Bipolar Sigmoid Activation Function
Perceptron networks are single layer. Because of their non-continues activation function you can't use back-propagation algorithm on them, so they can't be multi-layer. Instead Sigmoid function is a differentiable function and you can use back-propagation algorithm on them. In Perception you want to adjust weights you use: W(new) = W(old) + a(t-x)y when a is learning rate, t is target value, x is your input vector, and y is the output. Instead when you want to use Sigmoid function, you have to use gradient-based algorithms. In these algorithms you adjust weights according to error derivative. W(new) = W(old) - a(dE/dW) In a multi-layer network you can't use Perception algorithm Because it needs correct output and you don't know the correct output of a hidden neuron.
Efficient FPGA Implementation of Sigmoid and Bipolar Sigmoid Activation Functions for Multilayer Perceptrons ISSN: 2250-3021 www.iosrjen.org 1353 P a g e Fig 1 represents a basic simple artificial neuron model.
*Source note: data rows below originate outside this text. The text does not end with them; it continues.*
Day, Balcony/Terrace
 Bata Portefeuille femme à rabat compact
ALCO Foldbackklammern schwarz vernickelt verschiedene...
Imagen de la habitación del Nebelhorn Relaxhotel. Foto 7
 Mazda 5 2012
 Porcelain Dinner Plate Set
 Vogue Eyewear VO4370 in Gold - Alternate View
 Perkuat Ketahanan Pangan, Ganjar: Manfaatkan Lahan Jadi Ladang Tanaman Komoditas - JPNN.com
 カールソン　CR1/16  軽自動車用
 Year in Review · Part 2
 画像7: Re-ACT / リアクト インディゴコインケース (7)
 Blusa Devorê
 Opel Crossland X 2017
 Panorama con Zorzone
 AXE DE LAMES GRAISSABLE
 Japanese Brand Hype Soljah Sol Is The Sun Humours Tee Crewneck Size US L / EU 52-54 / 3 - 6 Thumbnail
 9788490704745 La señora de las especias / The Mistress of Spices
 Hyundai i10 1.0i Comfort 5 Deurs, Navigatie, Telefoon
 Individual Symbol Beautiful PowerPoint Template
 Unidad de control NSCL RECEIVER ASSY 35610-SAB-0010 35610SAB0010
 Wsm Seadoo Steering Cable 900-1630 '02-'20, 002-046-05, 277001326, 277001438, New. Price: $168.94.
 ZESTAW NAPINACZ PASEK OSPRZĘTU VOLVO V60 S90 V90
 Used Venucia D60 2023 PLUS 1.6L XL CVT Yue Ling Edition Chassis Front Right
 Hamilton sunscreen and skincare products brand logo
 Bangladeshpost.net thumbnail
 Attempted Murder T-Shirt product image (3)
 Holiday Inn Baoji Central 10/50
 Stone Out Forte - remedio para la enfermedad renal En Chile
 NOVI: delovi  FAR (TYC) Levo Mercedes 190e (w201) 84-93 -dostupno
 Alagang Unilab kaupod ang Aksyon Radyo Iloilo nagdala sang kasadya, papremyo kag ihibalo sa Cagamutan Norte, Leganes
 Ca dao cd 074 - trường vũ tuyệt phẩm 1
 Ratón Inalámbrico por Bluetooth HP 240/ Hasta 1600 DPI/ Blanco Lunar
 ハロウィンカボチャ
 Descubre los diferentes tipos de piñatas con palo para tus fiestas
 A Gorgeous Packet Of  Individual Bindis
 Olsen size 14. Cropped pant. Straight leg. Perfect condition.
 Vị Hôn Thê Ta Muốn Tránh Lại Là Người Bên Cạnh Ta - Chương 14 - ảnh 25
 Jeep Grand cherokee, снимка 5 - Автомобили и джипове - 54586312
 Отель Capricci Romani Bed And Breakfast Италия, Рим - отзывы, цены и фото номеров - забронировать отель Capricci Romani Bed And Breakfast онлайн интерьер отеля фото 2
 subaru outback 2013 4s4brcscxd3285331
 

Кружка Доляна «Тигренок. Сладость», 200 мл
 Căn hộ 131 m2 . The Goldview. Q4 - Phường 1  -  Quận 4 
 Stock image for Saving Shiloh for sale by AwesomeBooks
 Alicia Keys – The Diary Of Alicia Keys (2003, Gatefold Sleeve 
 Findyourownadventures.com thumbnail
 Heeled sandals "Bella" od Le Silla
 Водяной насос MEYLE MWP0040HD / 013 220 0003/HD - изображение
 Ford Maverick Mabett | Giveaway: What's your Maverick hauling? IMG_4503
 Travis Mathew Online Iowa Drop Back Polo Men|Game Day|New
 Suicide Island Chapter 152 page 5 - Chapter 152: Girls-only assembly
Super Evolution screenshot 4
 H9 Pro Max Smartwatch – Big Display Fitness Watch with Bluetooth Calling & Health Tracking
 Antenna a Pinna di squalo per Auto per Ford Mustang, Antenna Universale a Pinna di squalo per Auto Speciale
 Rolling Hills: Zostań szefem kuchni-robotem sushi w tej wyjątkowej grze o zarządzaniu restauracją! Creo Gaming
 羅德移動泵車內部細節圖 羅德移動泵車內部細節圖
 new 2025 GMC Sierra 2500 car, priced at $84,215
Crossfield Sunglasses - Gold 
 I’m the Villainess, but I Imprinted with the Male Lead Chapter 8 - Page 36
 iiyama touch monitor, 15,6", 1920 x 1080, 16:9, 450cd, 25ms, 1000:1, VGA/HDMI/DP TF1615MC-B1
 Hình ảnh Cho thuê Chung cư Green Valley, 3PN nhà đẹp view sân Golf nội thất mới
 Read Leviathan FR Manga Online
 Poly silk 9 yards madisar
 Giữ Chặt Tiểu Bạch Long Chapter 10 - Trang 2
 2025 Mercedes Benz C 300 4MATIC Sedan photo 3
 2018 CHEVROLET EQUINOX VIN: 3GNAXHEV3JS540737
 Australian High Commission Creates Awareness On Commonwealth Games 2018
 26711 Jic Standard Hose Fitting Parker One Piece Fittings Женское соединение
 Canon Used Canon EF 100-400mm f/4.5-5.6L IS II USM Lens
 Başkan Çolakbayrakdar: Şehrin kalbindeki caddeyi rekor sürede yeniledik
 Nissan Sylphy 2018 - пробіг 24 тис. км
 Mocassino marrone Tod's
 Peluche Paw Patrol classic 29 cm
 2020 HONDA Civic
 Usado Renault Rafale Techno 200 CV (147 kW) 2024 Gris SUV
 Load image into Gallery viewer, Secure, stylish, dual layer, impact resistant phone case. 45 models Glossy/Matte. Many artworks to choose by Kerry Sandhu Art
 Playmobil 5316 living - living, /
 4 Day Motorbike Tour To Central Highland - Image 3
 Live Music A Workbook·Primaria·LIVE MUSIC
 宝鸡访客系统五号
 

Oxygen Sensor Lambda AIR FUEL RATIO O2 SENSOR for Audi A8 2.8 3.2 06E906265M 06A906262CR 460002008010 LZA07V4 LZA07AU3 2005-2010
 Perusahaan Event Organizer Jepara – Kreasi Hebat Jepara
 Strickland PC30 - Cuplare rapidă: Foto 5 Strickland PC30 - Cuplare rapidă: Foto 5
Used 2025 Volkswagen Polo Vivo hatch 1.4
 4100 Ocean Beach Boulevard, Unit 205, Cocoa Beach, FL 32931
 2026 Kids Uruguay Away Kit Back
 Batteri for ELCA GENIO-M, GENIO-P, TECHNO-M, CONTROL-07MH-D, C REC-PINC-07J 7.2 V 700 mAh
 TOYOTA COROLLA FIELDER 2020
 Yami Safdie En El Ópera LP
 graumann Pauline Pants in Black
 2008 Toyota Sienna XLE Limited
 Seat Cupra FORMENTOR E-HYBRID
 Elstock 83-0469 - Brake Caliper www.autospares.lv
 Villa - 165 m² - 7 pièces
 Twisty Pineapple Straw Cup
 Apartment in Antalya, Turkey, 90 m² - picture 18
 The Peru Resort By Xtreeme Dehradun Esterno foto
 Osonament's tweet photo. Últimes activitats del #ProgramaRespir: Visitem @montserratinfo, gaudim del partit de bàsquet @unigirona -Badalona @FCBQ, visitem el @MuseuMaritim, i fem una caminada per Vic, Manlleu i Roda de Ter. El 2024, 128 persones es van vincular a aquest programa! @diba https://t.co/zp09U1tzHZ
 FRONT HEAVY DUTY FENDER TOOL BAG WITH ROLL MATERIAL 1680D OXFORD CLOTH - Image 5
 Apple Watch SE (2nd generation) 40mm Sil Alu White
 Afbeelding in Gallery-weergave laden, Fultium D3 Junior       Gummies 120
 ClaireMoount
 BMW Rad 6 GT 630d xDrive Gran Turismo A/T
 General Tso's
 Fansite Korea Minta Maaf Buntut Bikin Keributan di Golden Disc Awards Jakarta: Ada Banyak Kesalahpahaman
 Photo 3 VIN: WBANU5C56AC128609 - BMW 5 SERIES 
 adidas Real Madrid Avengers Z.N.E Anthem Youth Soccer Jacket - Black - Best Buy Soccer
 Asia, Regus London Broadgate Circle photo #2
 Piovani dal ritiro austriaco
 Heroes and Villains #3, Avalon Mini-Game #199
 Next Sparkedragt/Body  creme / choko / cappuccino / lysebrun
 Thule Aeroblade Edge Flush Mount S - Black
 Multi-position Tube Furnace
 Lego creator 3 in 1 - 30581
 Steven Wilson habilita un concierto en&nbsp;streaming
The inputs to the neuron are x0, x1, x2 and the w0, w1, w2 are the corresponding weight values. Then apply the bipolar sigmoid function for activation. Which activation function should be used in a prediction. (sigmoid activation function).
So in multi-layer networks you have to use gradient-based algorithm and back-propagation for back propagating Error and dE/dW. In a single layer neural network you can use either Perception or gradient-based algorithm.
You can't tell witch on is better. Perception give you better grouping and gradient-based give you more noise resistance. In gradient-based algorithms you use derivative of activation function in order to find dE/dW. If Z is total input of the neuron (Z = [sum on i] WiXi): dE/dWi = Xi(dE/dZ) dE/dZ = -f'(Z)(dE/dY) In our case, because we used Sigmoid function, f'(Z) is Y(1-Y) for binary Sigmoid and 0. Broadcom Bcm94312mcg Driver Download Windows 7. 5(1-Y)(1+Y) for bipolar Sigmoid. Normally we use following equation for error (cost function): E = 0.5(T-Y)^2 So our equations will transform to: dE/dY = Y-T dE/dZ = -0.5(1+Y)(1-Y)(Y-T) dE/dWi = - 0.5Xi(1+Y)(1-Y)(Y-T) W(new) = W(old) + 0.5aXi(1+Y)(1-Y)(Y-T) If you use following algorithm for updating weights I think your problems will be solved. The following is differentiation of Sigmoid function.
'np.exp' is the same as; The number e, a mathematical constant that is the base of the natural logarithm: the unique number whose natural logarithm is equal to one. It is approximately equal to 2.71828.
(Wikipedia) # This is how mathematical the derivative of sigmoid is computed. # Variables are only used as example for differentiation. Import numpy as np x = 0.32 sigmoid = 1 / 1 + np.exp(-x) differentiate = np.exp(-x) / (1+np.exp(-x)**2 differentiate_1 = np.exp(-x) - 1 / (1+np.exp(-x)**2 differentiate_2 = (1+np.exp(-x) / (1+np.exp(-x)**2) - (1/1+np.exp(-x))**2 differintiate_3 = sigmoid - sigmoid**2 sigmoid_prime = sigmoid * (1- sigmoid) The transfer function, or sigmoid function, converts values in to probabilities from 0 to 1. Sigmoid prime has a nice curve and converts values in range of 0 to 0.5.